Your involvement and membership in organizations, especially when you hold a leadership role, should be relevant to your chosen career path and should make you stand out as a candidate. Since law school involves a heavy dose of reading, writing, and advocacy, activities that help to develop and showcase these skills will ultimately aid you in your legal education and ultimately down the road in your legal career. Admissions officers have recognized several activities as being extremely strong predictors of success in the first year of law school and in students’ legal careers. Here are a few common pre-law extracurricular activities:
Debate Team. Debate can be an excellent training ground for future lawyers. It will help you develop strong communication skills, form decisive arguments, and learn how to prove and present them extemporaneously. Memorization comes in handy, but it won’t matter if you do not know how to analyze and interpret logical relationships between texts. Debate teaches you that, and allows you to practice it. In fact, several Supreme Court justices are former debaters. Law schools will recognize your ability to distill nuanced arguments from a complex set of facts and to present them cogently in front of an audience. Granted, not all law will afford you the opportunity to speak in public, but you will always need to present your ideas coherently and succinctly orally and in writing.
Pre-Law Society.
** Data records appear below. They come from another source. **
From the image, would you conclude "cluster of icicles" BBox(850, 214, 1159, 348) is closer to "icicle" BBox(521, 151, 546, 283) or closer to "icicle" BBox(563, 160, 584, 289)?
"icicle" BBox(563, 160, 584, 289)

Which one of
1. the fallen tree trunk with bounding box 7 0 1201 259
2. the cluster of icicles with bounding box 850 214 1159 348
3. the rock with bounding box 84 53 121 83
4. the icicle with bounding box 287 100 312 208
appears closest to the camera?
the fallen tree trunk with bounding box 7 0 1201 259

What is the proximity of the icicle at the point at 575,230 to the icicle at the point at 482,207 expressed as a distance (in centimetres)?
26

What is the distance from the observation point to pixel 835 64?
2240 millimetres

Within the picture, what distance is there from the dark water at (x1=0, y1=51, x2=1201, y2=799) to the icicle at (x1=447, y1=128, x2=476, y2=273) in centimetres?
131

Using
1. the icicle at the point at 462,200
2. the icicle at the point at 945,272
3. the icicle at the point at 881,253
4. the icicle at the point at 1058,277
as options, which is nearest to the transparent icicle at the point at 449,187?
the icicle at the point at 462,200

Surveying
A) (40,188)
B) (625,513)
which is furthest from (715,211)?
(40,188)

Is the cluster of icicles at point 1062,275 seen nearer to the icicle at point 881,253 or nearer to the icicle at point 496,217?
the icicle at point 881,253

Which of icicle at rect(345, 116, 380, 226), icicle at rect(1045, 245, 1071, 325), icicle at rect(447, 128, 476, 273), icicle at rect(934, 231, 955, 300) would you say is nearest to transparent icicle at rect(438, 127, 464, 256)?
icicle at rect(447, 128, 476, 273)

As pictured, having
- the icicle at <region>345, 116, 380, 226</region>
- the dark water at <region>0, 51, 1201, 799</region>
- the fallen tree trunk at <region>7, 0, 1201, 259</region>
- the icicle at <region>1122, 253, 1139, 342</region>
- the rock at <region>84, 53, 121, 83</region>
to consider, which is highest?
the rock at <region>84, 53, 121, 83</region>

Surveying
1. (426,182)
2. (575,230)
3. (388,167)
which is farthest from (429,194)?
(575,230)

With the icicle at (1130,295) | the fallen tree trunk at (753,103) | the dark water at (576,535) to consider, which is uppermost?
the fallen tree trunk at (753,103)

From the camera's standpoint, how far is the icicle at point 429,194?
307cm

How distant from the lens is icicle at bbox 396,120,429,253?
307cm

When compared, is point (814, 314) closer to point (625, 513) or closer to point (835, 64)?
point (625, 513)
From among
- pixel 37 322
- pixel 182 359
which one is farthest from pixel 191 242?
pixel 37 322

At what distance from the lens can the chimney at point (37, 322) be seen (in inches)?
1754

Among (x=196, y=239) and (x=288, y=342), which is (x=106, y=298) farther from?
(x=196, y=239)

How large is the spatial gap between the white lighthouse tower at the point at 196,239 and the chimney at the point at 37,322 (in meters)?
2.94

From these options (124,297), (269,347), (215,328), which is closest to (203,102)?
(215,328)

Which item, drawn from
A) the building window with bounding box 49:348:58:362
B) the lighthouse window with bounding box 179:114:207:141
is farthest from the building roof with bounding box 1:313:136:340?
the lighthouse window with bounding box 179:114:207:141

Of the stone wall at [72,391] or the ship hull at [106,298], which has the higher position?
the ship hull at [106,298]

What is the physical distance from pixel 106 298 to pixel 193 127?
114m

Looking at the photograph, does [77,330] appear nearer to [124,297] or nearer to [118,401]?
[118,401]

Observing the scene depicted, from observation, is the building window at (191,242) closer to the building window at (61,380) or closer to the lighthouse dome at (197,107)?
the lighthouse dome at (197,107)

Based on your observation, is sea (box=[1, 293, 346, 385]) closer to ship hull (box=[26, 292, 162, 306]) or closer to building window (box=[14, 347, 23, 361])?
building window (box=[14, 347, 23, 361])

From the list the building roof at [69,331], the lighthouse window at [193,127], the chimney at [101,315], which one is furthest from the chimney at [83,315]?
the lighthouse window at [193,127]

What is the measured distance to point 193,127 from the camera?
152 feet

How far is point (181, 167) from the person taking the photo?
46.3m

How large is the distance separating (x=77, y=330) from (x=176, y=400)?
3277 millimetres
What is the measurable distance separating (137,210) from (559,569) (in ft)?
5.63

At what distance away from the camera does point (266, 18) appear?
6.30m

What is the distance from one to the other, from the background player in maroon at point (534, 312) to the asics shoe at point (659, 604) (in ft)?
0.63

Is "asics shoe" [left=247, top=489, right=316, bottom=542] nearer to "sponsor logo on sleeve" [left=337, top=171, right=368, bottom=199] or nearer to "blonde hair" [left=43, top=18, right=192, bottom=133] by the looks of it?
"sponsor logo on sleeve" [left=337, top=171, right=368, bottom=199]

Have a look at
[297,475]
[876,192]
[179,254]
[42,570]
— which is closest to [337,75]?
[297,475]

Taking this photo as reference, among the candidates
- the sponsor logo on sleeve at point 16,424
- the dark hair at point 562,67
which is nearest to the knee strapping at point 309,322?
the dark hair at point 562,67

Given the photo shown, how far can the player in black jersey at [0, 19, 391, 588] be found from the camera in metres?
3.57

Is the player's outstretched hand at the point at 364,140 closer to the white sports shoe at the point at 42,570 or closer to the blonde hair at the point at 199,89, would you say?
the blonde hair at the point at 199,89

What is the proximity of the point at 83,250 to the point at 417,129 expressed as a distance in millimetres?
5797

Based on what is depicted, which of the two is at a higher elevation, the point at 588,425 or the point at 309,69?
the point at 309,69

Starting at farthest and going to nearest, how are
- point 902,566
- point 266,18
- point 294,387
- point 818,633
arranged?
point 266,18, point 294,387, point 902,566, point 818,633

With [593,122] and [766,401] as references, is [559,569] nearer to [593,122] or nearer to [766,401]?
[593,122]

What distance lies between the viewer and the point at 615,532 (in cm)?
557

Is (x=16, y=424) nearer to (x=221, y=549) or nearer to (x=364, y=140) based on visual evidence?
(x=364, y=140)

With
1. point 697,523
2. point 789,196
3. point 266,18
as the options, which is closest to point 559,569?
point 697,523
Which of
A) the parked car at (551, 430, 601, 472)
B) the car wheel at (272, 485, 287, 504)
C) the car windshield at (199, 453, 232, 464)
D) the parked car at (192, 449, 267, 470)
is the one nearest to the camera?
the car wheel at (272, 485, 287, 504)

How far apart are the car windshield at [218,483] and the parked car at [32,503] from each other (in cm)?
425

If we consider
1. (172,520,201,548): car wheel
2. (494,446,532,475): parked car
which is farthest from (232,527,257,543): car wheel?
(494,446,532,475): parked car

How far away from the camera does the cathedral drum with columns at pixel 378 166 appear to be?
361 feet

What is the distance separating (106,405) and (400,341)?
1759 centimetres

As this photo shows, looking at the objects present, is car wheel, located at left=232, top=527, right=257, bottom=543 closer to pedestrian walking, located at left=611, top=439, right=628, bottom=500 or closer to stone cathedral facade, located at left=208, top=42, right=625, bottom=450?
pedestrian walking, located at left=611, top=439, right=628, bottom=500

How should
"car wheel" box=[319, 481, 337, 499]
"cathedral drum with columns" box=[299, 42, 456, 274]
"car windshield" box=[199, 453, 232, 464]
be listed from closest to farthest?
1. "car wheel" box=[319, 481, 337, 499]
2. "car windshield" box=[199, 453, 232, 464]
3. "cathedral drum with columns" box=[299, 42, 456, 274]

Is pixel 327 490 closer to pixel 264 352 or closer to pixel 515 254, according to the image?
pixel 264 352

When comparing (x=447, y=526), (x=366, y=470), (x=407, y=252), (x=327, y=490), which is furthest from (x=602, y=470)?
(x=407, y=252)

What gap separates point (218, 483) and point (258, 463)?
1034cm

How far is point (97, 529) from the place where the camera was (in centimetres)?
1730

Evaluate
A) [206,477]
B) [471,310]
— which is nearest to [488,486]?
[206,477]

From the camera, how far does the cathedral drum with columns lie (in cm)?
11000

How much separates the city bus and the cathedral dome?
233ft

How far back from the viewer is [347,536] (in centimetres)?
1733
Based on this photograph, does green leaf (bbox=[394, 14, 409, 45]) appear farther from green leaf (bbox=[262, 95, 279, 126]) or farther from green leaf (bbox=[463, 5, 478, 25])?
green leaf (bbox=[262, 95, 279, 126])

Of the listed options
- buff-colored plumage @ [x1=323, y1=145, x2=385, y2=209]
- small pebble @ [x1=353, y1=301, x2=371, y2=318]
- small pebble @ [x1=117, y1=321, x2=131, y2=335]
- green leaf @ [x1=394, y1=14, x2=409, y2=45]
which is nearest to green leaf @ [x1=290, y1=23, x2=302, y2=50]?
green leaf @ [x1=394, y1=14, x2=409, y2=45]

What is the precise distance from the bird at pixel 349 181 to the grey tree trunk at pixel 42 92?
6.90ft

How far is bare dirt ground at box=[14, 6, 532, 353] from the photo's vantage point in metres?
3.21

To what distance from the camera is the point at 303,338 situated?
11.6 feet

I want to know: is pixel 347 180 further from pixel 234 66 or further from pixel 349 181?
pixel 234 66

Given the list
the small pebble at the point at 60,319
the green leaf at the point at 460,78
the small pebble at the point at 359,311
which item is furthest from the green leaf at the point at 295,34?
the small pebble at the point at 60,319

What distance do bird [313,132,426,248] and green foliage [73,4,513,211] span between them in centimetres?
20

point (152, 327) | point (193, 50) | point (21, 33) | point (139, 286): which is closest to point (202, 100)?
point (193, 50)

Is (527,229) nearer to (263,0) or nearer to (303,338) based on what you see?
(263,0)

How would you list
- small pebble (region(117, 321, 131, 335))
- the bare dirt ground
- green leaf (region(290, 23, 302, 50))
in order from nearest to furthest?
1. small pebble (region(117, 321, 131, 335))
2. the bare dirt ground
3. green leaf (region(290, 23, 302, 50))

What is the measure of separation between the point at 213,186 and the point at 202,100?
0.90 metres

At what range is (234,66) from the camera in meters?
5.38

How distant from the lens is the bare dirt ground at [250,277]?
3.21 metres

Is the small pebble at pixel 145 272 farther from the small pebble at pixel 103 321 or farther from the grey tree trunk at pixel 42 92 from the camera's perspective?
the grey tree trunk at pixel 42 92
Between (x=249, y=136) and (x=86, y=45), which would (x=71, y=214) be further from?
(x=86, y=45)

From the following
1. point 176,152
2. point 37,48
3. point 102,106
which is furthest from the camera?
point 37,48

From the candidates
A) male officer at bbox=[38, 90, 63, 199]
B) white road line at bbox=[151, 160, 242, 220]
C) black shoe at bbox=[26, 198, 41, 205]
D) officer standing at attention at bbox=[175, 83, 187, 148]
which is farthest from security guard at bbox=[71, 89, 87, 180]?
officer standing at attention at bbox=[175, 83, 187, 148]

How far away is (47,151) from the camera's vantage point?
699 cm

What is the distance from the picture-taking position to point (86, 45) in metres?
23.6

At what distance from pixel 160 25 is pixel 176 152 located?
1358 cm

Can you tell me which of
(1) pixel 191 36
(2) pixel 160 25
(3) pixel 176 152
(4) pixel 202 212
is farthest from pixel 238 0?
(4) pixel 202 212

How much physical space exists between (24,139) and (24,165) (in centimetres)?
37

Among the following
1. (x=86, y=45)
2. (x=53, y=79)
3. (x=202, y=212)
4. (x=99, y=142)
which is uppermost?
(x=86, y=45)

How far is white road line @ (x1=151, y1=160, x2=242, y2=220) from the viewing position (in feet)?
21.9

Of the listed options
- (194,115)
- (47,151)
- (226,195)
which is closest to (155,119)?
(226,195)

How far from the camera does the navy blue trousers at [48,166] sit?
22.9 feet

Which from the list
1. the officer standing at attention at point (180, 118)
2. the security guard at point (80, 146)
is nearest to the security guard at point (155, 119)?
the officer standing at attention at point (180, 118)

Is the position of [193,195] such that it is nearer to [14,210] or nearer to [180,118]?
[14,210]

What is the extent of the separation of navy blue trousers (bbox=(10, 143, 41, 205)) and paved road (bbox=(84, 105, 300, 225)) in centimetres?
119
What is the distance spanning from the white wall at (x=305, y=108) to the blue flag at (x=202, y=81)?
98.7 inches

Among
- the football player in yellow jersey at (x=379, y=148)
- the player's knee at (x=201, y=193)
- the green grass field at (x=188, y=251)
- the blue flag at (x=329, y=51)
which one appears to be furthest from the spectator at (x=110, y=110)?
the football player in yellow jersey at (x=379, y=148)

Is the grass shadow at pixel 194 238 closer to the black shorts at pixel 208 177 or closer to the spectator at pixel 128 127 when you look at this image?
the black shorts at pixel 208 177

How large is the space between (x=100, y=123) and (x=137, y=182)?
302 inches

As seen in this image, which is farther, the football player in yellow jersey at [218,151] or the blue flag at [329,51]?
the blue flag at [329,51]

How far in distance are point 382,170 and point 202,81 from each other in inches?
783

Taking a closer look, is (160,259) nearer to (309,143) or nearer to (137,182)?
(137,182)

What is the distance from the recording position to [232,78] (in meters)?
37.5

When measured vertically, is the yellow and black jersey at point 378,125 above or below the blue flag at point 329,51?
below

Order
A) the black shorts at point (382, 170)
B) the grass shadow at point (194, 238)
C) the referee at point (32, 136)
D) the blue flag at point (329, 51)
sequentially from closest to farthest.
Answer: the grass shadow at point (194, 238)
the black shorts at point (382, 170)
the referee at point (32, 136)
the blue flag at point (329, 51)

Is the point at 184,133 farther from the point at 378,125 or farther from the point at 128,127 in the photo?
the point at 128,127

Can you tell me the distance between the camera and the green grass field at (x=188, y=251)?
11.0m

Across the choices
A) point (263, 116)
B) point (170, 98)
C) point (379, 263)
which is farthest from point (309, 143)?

Most, if not all, universities have established organizations that will help their students prepare for law school by initiating law-related activities on campus, such as moot courts, mock trials, negotiation workshops, and cross-examination exercises. Engaging in pre-law society, or writing for a pre-law journal, will help to demonstrate your passion for the law in addition to helping you hone the skills necessary to enter law school.
Model United Nations. Model United Nations competitions and similar competitions such as Student Congress will help you test your skills in diplomacy as well as your ability to negotiate and possibly mediate disputes. These competitions have slightly less of a competitive tenor, but are still very valuable in the skills they help students develop over the course of their preparation and participation.
Student Government. What have you done for your school? What changes have you implemented for the good of the student body? Being in the student government will manifest your leadership skills, if executed properly. Participating in student government demosntrated that you have stepped up and are respected by your peers enough to be elected as their representative. However, to maximally improve your candidacy, you will want to be able to show tangible results of your tenure in office as a student government representative. Serving is not enough; you should have accomplished some of the goals that you set out to achieve and contributed positively to your school community.
Please remember that these are not your only options. It’s most important to choose activities that you are passionate about and that interest you, and then devote your time and effort to them in order to achieve tangible results that you can put forth as credentials on your law school applications. At the end of the day, admission committees look at your commitment and your ability to make a difference.